A mixed media artist, jewelry maker and art instructor from Islip Terrace, Gail Neuman is showing her wire “tree portraits,” featuring framed miniature trees. “My wire sculptures show the bare bones of the trees I create—its soul, if you will,” the artist explains, adding, “The tree sculptures and frames are designed and created in a one-woman studio with each wire piece created solely by me beginning to end.”
Neuman’s work involves various metals, patinas and aging of both the metal and the frames. “Some are found materials, and some are created to look they have many years upon them,” the artist says. “This collection is all done using steel wire to reflect the feeling of winter and the anticipation of spring—they are standing there devoid of leaves naked and bare.”
Most of the frames, which surround the wire trees, are made from reclaimed siding from former homes, an old window, a vintage mirror frame and silhouette to hold a wire tree necklace made of aged copper. “Manipulating the wire into these forms is done with much care so that each piece I create speaks to the viewer and touches him or her in the same way it does me.”
Palumbo, a Quogue resident, has developed a unique style, creating “torn paper paintings” with paper collage on canvas. The work uses printed images pulled from newspapers and other sources, as well as colors applied like brushstrokes to the overall composition. “I was introduced to the Japanese art of chigiri-e about 20 years ago after seeing small collages made of rice and washi papers at a colleague’s home. I was instantly drawn to them,” Palumbo says.
“I like the idea of working with paper. Paper is organic. It lives and breathes. It tells me, during the process of tearing and pasting, where it wants to live on the canvas and what it wants to be,” the artist continues. “At times it is frustratingly thin, temperamental and shy—at other times, bold, thick and unbending—but there is always a unique dimension that it brings to my vision, a dimension that paints or pencil simply cannot [replicate].”
Incorporating the torn newsprint and newspaper photos into the classic Japanese papers, Palumbo deconstructs and then reconstructs them to change the original intent and meaning. “There is a definite energy that releases during the process of tearing and shredding the paper, which dictates its ultimate rearrangement onto the canvas,” Palumbo says. “I want the viewer to feel this energy, to put their hand on the surface of the piece and feel the paper breathe along with them—to be able, without even looking, to know the story that is being told.”

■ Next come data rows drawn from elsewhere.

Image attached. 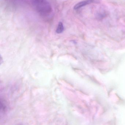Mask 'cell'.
I'll return each mask as SVG.
<instances>
[{
	"mask_svg": "<svg viewBox=\"0 0 125 125\" xmlns=\"http://www.w3.org/2000/svg\"><path fill=\"white\" fill-rule=\"evenodd\" d=\"M63 31H64V27H63V24L62 22H59L56 29V33L58 34H60L62 33Z\"/></svg>",
	"mask_w": 125,
	"mask_h": 125,
	"instance_id": "3957f363",
	"label": "cell"
},
{
	"mask_svg": "<svg viewBox=\"0 0 125 125\" xmlns=\"http://www.w3.org/2000/svg\"><path fill=\"white\" fill-rule=\"evenodd\" d=\"M32 2L36 10L42 15H49L52 12V6L46 0H32Z\"/></svg>",
	"mask_w": 125,
	"mask_h": 125,
	"instance_id": "6da1fadb",
	"label": "cell"
},
{
	"mask_svg": "<svg viewBox=\"0 0 125 125\" xmlns=\"http://www.w3.org/2000/svg\"><path fill=\"white\" fill-rule=\"evenodd\" d=\"M94 1H95V0H85L82 1V2L78 3L76 5H75L74 9L75 10H77L83 6H85L87 5L94 2Z\"/></svg>",
	"mask_w": 125,
	"mask_h": 125,
	"instance_id": "7a4b0ae2",
	"label": "cell"
}]
</instances>
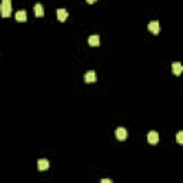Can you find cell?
Returning <instances> with one entry per match:
<instances>
[{
    "label": "cell",
    "mask_w": 183,
    "mask_h": 183,
    "mask_svg": "<svg viewBox=\"0 0 183 183\" xmlns=\"http://www.w3.org/2000/svg\"><path fill=\"white\" fill-rule=\"evenodd\" d=\"M34 14H36V16L37 17H42L44 14V10H43V6H42L40 3H37V4H34Z\"/></svg>",
    "instance_id": "8fae6325"
},
{
    "label": "cell",
    "mask_w": 183,
    "mask_h": 183,
    "mask_svg": "<svg viewBox=\"0 0 183 183\" xmlns=\"http://www.w3.org/2000/svg\"><path fill=\"white\" fill-rule=\"evenodd\" d=\"M89 44H90L92 47H97L99 46V43H100V37H99L97 34H93V36H90L89 37Z\"/></svg>",
    "instance_id": "ba28073f"
},
{
    "label": "cell",
    "mask_w": 183,
    "mask_h": 183,
    "mask_svg": "<svg viewBox=\"0 0 183 183\" xmlns=\"http://www.w3.org/2000/svg\"><path fill=\"white\" fill-rule=\"evenodd\" d=\"M147 29H149V32H150V33L157 34V33L160 32V23H159L157 20H153V22H150V23H149Z\"/></svg>",
    "instance_id": "7a4b0ae2"
},
{
    "label": "cell",
    "mask_w": 183,
    "mask_h": 183,
    "mask_svg": "<svg viewBox=\"0 0 183 183\" xmlns=\"http://www.w3.org/2000/svg\"><path fill=\"white\" fill-rule=\"evenodd\" d=\"M172 70H173V75H175V76H179L180 73L183 72L182 63H179V62H175V63H172Z\"/></svg>",
    "instance_id": "5b68a950"
},
{
    "label": "cell",
    "mask_w": 183,
    "mask_h": 183,
    "mask_svg": "<svg viewBox=\"0 0 183 183\" xmlns=\"http://www.w3.org/2000/svg\"><path fill=\"white\" fill-rule=\"evenodd\" d=\"M16 20H17V22H26V20H27V13H26V10H19V12H16Z\"/></svg>",
    "instance_id": "30bf717a"
},
{
    "label": "cell",
    "mask_w": 183,
    "mask_h": 183,
    "mask_svg": "<svg viewBox=\"0 0 183 183\" xmlns=\"http://www.w3.org/2000/svg\"><path fill=\"white\" fill-rule=\"evenodd\" d=\"M176 142L179 143V145H183V130L177 132V135H176Z\"/></svg>",
    "instance_id": "7c38bea8"
},
{
    "label": "cell",
    "mask_w": 183,
    "mask_h": 183,
    "mask_svg": "<svg viewBox=\"0 0 183 183\" xmlns=\"http://www.w3.org/2000/svg\"><path fill=\"white\" fill-rule=\"evenodd\" d=\"M147 142H149L150 145H156V143L159 142V135H157V132L150 130V132L147 133Z\"/></svg>",
    "instance_id": "3957f363"
},
{
    "label": "cell",
    "mask_w": 183,
    "mask_h": 183,
    "mask_svg": "<svg viewBox=\"0 0 183 183\" xmlns=\"http://www.w3.org/2000/svg\"><path fill=\"white\" fill-rule=\"evenodd\" d=\"M49 166H50L49 160H46V159H39L37 160V169L39 170H47Z\"/></svg>",
    "instance_id": "8992f818"
},
{
    "label": "cell",
    "mask_w": 183,
    "mask_h": 183,
    "mask_svg": "<svg viewBox=\"0 0 183 183\" xmlns=\"http://www.w3.org/2000/svg\"><path fill=\"white\" fill-rule=\"evenodd\" d=\"M86 2H87V3H90V4L92 3H96V0H86Z\"/></svg>",
    "instance_id": "5bb4252c"
},
{
    "label": "cell",
    "mask_w": 183,
    "mask_h": 183,
    "mask_svg": "<svg viewBox=\"0 0 183 183\" xmlns=\"http://www.w3.org/2000/svg\"><path fill=\"white\" fill-rule=\"evenodd\" d=\"M85 82L86 83H95L96 82V73L93 70H90V72H87L85 75Z\"/></svg>",
    "instance_id": "9c48e42d"
},
{
    "label": "cell",
    "mask_w": 183,
    "mask_h": 183,
    "mask_svg": "<svg viewBox=\"0 0 183 183\" xmlns=\"http://www.w3.org/2000/svg\"><path fill=\"white\" fill-rule=\"evenodd\" d=\"M100 182H102V183H112V180H110V179H102Z\"/></svg>",
    "instance_id": "4fadbf2b"
},
{
    "label": "cell",
    "mask_w": 183,
    "mask_h": 183,
    "mask_svg": "<svg viewBox=\"0 0 183 183\" xmlns=\"http://www.w3.org/2000/svg\"><path fill=\"white\" fill-rule=\"evenodd\" d=\"M0 10H2V16L9 17L12 14V2L10 0H3L0 4Z\"/></svg>",
    "instance_id": "6da1fadb"
},
{
    "label": "cell",
    "mask_w": 183,
    "mask_h": 183,
    "mask_svg": "<svg viewBox=\"0 0 183 183\" xmlns=\"http://www.w3.org/2000/svg\"><path fill=\"white\" fill-rule=\"evenodd\" d=\"M56 14H57V19L60 22H65L66 19H67V16H69V12H66L65 9H57L56 10Z\"/></svg>",
    "instance_id": "52a82bcc"
},
{
    "label": "cell",
    "mask_w": 183,
    "mask_h": 183,
    "mask_svg": "<svg viewBox=\"0 0 183 183\" xmlns=\"http://www.w3.org/2000/svg\"><path fill=\"white\" fill-rule=\"evenodd\" d=\"M127 136H129V133H127V130H126L125 127H119V129H116V137H117L119 140H126L127 139Z\"/></svg>",
    "instance_id": "277c9868"
}]
</instances>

Made over the past year, Palumbo’s works on view range from landscape to figurative and incorporate both abstract and cubist elements, along with social commentary in some instances.
Exhibitions like this one at the Rosalie Dimon Gallery are a joint effort between East End Arts and the Jamesport Manor Inn. The show is on view Wednesdays to Sundays, 11:30 a.m.–9:30 p.m. during lunch and dinner service. Jamesport Manor will be closed January 1–26, 2019.